• **Do this**: Copy the following records line for line without altering any wording, numbers or punctuation.

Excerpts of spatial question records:
------------------------------------------------

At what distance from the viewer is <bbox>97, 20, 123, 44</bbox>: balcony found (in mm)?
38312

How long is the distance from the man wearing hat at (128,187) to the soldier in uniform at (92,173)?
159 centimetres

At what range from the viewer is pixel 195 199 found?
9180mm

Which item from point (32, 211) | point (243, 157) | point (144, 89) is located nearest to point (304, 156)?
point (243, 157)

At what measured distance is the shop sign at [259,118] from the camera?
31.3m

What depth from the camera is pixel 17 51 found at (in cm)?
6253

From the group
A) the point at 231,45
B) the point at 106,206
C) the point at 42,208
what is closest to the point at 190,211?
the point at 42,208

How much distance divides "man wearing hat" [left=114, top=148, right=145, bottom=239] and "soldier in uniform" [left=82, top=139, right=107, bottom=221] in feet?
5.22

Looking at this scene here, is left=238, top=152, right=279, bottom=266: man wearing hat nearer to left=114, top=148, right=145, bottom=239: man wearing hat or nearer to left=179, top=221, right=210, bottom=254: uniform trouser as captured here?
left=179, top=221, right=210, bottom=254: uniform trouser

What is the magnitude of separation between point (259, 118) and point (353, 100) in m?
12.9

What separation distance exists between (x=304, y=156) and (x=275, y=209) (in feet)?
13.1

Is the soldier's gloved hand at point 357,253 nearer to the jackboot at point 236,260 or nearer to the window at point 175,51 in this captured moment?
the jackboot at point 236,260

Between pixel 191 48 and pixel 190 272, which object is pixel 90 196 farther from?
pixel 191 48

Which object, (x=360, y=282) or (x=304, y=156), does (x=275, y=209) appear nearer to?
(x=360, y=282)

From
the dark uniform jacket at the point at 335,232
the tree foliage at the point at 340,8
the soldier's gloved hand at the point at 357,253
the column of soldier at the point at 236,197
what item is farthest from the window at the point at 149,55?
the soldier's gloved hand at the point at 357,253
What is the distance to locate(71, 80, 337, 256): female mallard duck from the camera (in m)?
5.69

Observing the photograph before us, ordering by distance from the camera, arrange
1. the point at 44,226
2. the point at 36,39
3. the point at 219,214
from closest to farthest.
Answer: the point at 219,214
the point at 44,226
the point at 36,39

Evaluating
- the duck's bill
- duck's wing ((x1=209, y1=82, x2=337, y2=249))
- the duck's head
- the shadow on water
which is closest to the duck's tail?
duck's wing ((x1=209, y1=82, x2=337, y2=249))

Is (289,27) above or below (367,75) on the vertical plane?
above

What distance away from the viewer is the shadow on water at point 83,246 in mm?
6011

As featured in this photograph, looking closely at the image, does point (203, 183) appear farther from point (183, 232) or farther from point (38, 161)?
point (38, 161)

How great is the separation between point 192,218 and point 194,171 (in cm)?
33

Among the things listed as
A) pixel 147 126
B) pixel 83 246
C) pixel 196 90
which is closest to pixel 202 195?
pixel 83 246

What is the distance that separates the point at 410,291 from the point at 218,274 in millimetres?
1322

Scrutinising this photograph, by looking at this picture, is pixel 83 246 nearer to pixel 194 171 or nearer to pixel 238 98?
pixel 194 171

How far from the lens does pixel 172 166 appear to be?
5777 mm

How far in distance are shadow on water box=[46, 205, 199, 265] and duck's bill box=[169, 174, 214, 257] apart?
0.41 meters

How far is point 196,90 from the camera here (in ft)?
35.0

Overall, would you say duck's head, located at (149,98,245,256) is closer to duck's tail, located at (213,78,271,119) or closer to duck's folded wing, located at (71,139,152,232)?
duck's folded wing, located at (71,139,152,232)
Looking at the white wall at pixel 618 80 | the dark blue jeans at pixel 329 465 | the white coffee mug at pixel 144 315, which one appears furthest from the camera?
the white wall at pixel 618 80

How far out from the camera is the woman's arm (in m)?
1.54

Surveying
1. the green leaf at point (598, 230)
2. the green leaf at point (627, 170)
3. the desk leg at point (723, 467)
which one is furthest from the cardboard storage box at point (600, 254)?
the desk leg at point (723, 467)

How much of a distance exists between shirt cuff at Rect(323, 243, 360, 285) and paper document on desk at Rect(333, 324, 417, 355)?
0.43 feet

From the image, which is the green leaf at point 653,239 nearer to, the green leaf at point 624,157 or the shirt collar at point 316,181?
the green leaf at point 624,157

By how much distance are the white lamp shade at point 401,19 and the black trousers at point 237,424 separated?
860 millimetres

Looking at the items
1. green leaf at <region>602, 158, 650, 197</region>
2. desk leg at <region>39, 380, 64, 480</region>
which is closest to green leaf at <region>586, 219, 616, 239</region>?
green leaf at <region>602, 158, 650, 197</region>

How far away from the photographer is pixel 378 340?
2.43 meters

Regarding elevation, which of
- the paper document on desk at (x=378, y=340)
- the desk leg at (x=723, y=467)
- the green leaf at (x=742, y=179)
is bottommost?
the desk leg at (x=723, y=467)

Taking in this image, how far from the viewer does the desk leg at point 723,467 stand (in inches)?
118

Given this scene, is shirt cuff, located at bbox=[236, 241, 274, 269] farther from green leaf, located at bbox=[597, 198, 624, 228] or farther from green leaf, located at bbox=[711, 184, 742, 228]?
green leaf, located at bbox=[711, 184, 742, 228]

------------------------------------------------

• **Result**:
At what distance from the viewer is <bbox>97, 20, 123, 44</bbox>: balcony found (in mm)?
38312

How long is the distance from the man wearing hat at (128,187) to the soldier in uniform at (92,173)?
159 centimetres

At what range from the viewer is pixel 195 199 found?
9180mm

Which item from point (32, 211) | point (243, 157) | point (144, 89) is located nearest to point (304, 156)?
point (243, 157)

At what measured distance is the shop sign at [259,118] from the camera?
31.3m

What depth from the camera is pixel 17 51 found at (in cm)?
6253

From the group
A) the point at 231,45
B) the point at 106,206
C) the point at 42,208
what is closest to the point at 190,211?
the point at 42,208

How much distance divides "man wearing hat" [left=114, top=148, right=145, bottom=239] and "soldier in uniform" [left=82, top=139, right=107, bottom=221] in feet?
5.22

Looking at this scene here, is left=238, top=152, right=279, bottom=266: man wearing hat nearer to left=114, top=148, right=145, bottom=239: man wearing hat or nearer to left=179, top=221, right=210, bottom=254: uniform trouser as captured here?
left=179, top=221, right=210, bottom=254: uniform trouser

What is the magnitude of separation between point (259, 118) and point (353, 100) in m?
12.9

What separation distance exists between (x=304, y=156) and (x=275, y=209) (in feet)?
13.1

Is the soldier's gloved hand at point 357,253 nearer to the jackboot at point 236,260 or nearer to the window at point 175,51 in this captured moment?
the jackboot at point 236,260

Between pixel 191 48 and pixel 190 272, which object is pixel 90 196 farther from?
pixel 191 48

Which object, (x=360, y=282) or (x=304, y=156), does (x=275, y=209) appear nearer to?
(x=360, y=282)

From
the dark uniform jacket at the point at 335,232
the tree foliage at the point at 340,8
the soldier's gloved hand at the point at 357,253
the column of soldier at the point at 236,197
what item is farthest from the window at the point at 149,55?
the soldier's gloved hand at the point at 357,253
What is the distance to locate(71, 80, 337, 256): female mallard duck from the camera (in m)?
5.69

Observing the photograph before us, ordering by distance from the camera, arrange
1. the point at 44,226
2. the point at 36,39
3. the point at 219,214
from closest to farthest.
Answer: the point at 219,214
the point at 44,226
the point at 36,39

Evaluating
- the duck's bill
- duck's wing ((x1=209, y1=82, x2=337, y2=249))
- the duck's head
- the shadow on water
which is closest to the duck's tail?
duck's wing ((x1=209, y1=82, x2=337, y2=249))

Is (289,27) above or below (367,75) on the vertical plane?
above

What distance away from the viewer is the shadow on water at point 83,246 in mm?
6011

As featured in this photograph, looking closely at the image, does point (203, 183) appear farther from point (183, 232) or farther from point (38, 161)?
point (38, 161)

How great is the separation between point 192,218 and point 194,171 (in cm)?
33

Among the things listed as
A) pixel 147 126
B) pixel 83 246
C) pixel 196 90
which is closest to pixel 202 195?
pixel 83 246

What is the distance that separates the point at 410,291 from the point at 218,274 in millimetres?
1322

Scrutinising this photograph, by looking at this picture, is pixel 83 246 nearer to pixel 194 171 or nearer to pixel 238 98?
pixel 194 171

How far from the lens does pixel 172 166 appear to be?
5777 mm

How far in distance are shadow on water box=[46, 205, 199, 265] and duck's bill box=[169, 174, 214, 257] apart?
0.41 meters

How far is point 196,90 from the camera here (in ft)?
35.0

Overall, would you say duck's head, located at (149,98,245,256) is closer to duck's tail, located at (213,78,271,119) or closer to duck's folded wing, located at (71,139,152,232)?
duck's folded wing, located at (71,139,152,232)
Looking at the white wall at pixel 618 80 | the dark blue jeans at pixel 329 465 | the white coffee mug at pixel 144 315, which one appears furthest from the camera?
the white wall at pixel 618 80

How far out from the camera is the woman's arm (in m)?
1.54

Surveying
1. the green leaf at point (598, 230)
2. the green leaf at point (627, 170)
3. the desk leg at point (723, 467)
which one is furthest from the cardboard storage box at point (600, 254)?
the desk leg at point (723, 467)

How much of a distance exists between shirt cuff at Rect(323, 243, 360, 285) and paper document on desk at Rect(333, 324, 417, 355)?
0.43 feet

From the image, which is the green leaf at point 653,239 nearer to, the green leaf at point 624,157 or the shirt collar at point 316,181?
the green leaf at point 624,157

By how much distance are the white lamp shade at point 401,19 and the black trousers at point 237,424 separated?
860 millimetres

Looking at the items
1. green leaf at <region>602, 158, 650, 197</region>
2. desk leg at <region>39, 380, 64, 480</region>
which is closest to green leaf at <region>586, 219, 616, 239</region>?
green leaf at <region>602, 158, 650, 197</region>

How far away from the photographer is pixel 378 340?
2.43 meters

Regarding elevation, which of
- the paper document on desk at (x=378, y=340)
- the desk leg at (x=723, y=467)
- the green leaf at (x=742, y=179)
is bottommost?
the desk leg at (x=723, y=467)

Taking in this image, how far from the viewer does the desk leg at point 723,467 stand (in inches)?
118

Given this scene, is shirt cuff, located at bbox=[236, 241, 274, 269] farther from green leaf, located at bbox=[597, 198, 624, 228] or farther from green leaf, located at bbox=[711, 184, 742, 228]?
green leaf, located at bbox=[711, 184, 742, 228]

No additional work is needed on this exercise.